Consigne:
Reprenez le matériel en commençant à la ligne qui contient « Judging by the » et en terminant à la fin du matériel. Remplacez « measured » par « estimated » sans rien modifier d'autre.

Matériel source:
- - -

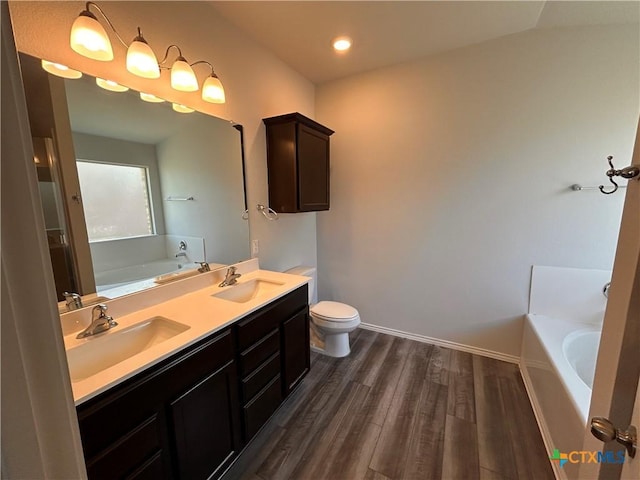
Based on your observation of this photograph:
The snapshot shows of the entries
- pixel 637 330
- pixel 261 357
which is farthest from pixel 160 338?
pixel 637 330

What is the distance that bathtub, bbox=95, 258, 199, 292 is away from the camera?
134cm

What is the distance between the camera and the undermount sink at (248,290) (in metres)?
1.80

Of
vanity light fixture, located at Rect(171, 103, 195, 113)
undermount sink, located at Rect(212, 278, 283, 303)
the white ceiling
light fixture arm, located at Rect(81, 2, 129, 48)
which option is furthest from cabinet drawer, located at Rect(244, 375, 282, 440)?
the white ceiling

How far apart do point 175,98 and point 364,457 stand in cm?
236

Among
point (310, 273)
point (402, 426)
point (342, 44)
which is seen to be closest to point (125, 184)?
point (310, 273)

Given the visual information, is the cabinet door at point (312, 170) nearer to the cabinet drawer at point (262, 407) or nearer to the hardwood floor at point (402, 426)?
the cabinet drawer at point (262, 407)

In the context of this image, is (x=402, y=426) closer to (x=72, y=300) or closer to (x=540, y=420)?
(x=540, y=420)

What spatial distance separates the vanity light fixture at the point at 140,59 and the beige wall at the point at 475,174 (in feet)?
5.88

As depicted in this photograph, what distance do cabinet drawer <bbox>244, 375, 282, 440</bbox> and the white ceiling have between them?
2.40 metres

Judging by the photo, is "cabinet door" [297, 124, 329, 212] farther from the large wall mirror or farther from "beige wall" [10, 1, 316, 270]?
the large wall mirror

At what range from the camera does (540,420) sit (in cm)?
170

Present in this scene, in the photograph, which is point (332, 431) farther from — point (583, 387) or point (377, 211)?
point (377, 211)

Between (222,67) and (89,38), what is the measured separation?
863mm

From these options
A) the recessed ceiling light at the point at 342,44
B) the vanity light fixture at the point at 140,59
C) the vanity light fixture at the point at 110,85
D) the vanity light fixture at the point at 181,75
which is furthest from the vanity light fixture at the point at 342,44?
the vanity light fixture at the point at 110,85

- - -

Problème résolu:
Judging by the photo, is "cabinet door" [297, 124, 329, 212] farther from the large wall mirror or farther from "beige wall" [10, 1, 316, 270]?
the large wall mirror

At what range from the camera does (540,420) sit (in cm)?
170

Present in this scene, in the photograph, which is point (332, 431) farther from — point (583, 387) or point (377, 211)?
point (377, 211)

Between (222,67) and (89,38), what is the estimated separation?
863mm

From these options
A) the recessed ceiling light at the point at 342,44
B) the vanity light fixture at the point at 140,59
C) the vanity light fixture at the point at 110,85
D) the vanity light fixture at the point at 181,75
which is furthest from the vanity light fixture at the point at 342,44?
the vanity light fixture at the point at 110,85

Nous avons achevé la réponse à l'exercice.